Carl Devos

Le budget, l’humiliation du gouvernement

Carl Devos Politologue à l'Université de Gand

Dans plusieurs domaines, le gouvernement Michel entend faire la différence par rapport à son prédécesseur, conduit par Elio Di Rupo : un gouvernement sans socialistes devrait atteindre des résultats sensiblement meilleurs qu’avec.

De fait, la coalition suédoise parvient à créer quelques ruptures de tendance significatives. La croissance de l’emploi dans le secteur privé est encourageante et on assiste à une baisse des dépenses publiques. Mais ce sont, somme toute, des victoires limitées au niveau macro-économique, qui ne sont pas (encore) de nature à renverser l’image globale d’un gouvernement d’austérité qui, au niveau micro, atteint les citoyens de plein fouet.

Le budget est l’un de ces domaines essentiels où l’exécutif Michel peut faire la différence. En avril 2014, au cours d’un débat très attendu, Bart De Wever, président de la N-VA, avait jeté à la face de Paul Magnette, alors président du PS, une phrase assassine : « Show me the money ! » L’enjeu de la discussion était : combien le gouvernement Di Rupo avait-il réellement économisé ? Le message de De Wever était clair : avec les socialistes, il est impossible de réaliser de réelles économies, or celles-ci sont nécessaires si on veut continuer à financer notre modèle social.

Le report de l’équilibre budgétaire représente une énorme défaite politique pour le gouvernement de Michel

Le gouvernement Michel a pris une série de mesures d’économie qu’il a compensées notamment par une hausse des coûts pour les citoyens. C’est ainsi que de nombreux électeurs ont l’impression que ce que la suédoise donne d’une main, elle le reprend de l’autre. Et puis, il y a eu le tax-shift : un déplacement et un abaissement des impôts. Tout à coup, il allait donc rester davantage, en net, à la population active. Cette perspective devait convaincre les électeurs qu’un pouvoir de centre-droit incarnait un Etat permettant d’accroître la prospérité des citoyens.
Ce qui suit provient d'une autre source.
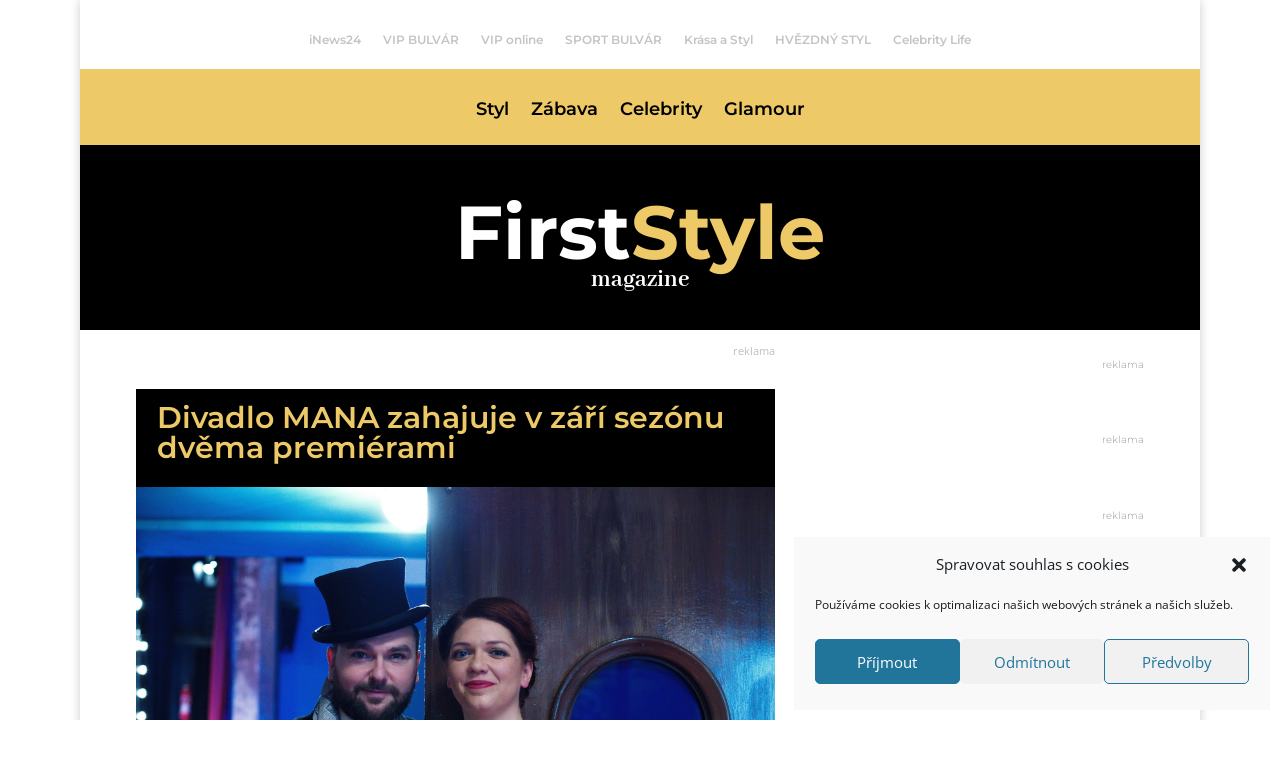

--- FILE ---
content_type: text/css
request_url: https://www.firststyle.cz/wp-content/themes/MCGC_theme/style.css?ver=4.27.5
body_size: 40
content:
/*======================================
Theme Name: MCGC Theme
Theme URI: https://divicake.com/
Description: MCGC.cz šablona pro variabilní využití.
Version: 1.0
Author: MCGC.cz
Author URI: https://mcgc.cz/
Template: Divi
======================================*/


/* You can add your own CSS styles here. Use !important to overwrite styles if needed. */

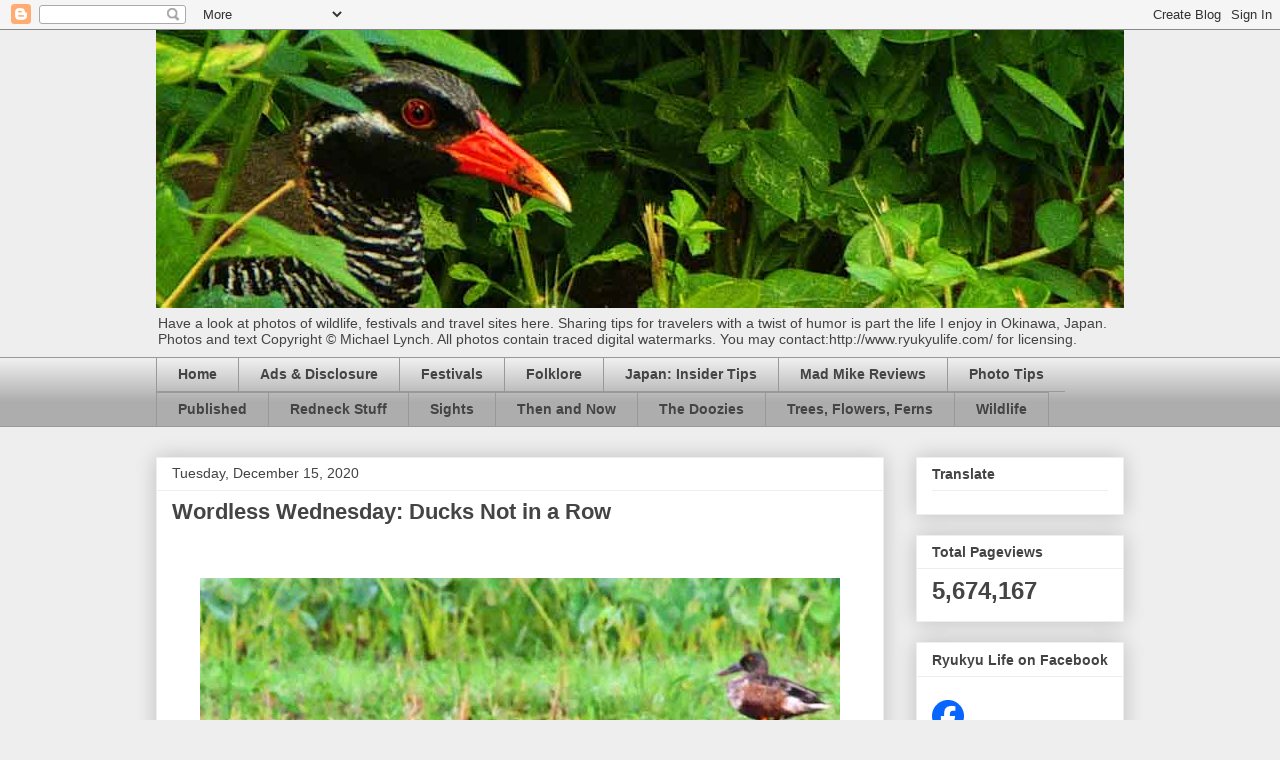

--- FILE ---
content_type: text/html; charset=UTF-8
request_url: https://www.ryukyulife.com/b/stats?style=BLACK_TRANSPARENT&timeRange=ALL_TIME&token=APq4FmDRhBbRvlIcbRQ71dNAEzRVYT9zU66Izpy7SIP0mI95S3pol1Ozxr19nqxZy1gGgmnFUZIEpkCDrYRrfLIosbDkbuyKLQ
body_size: 32
content:
{"total":5674167,"sparklineOptions":{"backgroundColor":{"fillOpacity":0.1,"fill":"#000000"},"series":[{"areaOpacity":0.3,"color":"#202020"}]},"sparklineData":[[0,5],[1,5],[2,6],[3,9],[4,9],[5,11],[6,9],[7,8],[8,8],[9,16],[10,16],[11,14],[12,7],[13,7],[14,6],[15,7],[16,4],[17,14],[18,19],[19,20],[20,10],[21,13],[22,11],[23,11],[24,50],[25,43],[26,60],[27,100],[28,83],[29,9]],"nextTickMs":8163}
Mais le scénario ne se déroule pas comme prévu. Le tax-shift coûte beaucoup d’argent aux pouvoirs publics et, pour l’heure, ni l’effet retour ni les mesures d’économie ne peuvent compenser la perte de revenus publics. Il y a aussi un problème budgétaire, indépendant de ce tax-shift. Depuis longtemps, la croissance belge est inférieure à la moyenne de la zone euro. Or, ce n’est plus un effet de l’héritage du gouvernement Di Rupo. La N-VA, mais aussi d’autres partis de la majorité, rejettent la faute sur les socialistes. Mais plus le temps passe, moins ce reproche est crédible. Du coup, plus on avance, plus les performances budgétaires médiocres s’expliquent par la politique de ce gouvernement-ci. Car, dans ce domaine crucial et en dépit de toutes les prétentions, l’équipe actuelle ne fait pas mieux que celle qui l’a précédée.

La politique d’austérité du gouvernement Michel n’est-elle pas elle-même en partie à l’origine du manque de croissance ? Cette question posée par l’opposition est pertinente parce que Charles Michel ne peut pas prouver que sa politique profitera, à terme, à la population tout entière.

L’humiliation suprême doit encore arriver. Le gouvernement voulait atteindre un équilibre structurel en 2018, ce que les socialistes n’auraient jamais réussi. Un équilibre fondamental : sans lui, notre modèle social serait compromis. Michel et les siens voulaient donc faire le ménage. Un symbole politique de la « force du changement ». Mais aujourd’hui, les partis de la majorité doivent constater que l’équilibre ne pourra pas être atteint en 2018. Ainsi s’écroule l’une des pierres angulaires du credo selon lequel ce gouvernement s’y prendrait mieux que le précédent. La pilule doit être amère pour ceux qui ont fait d’une administration sans socialistes leur fonds de commerce. Ce report de l’équilibre budgétaire est lourd de conséquences financières et représente une énorme défaite politique pour le gouvernement de Charles Michel.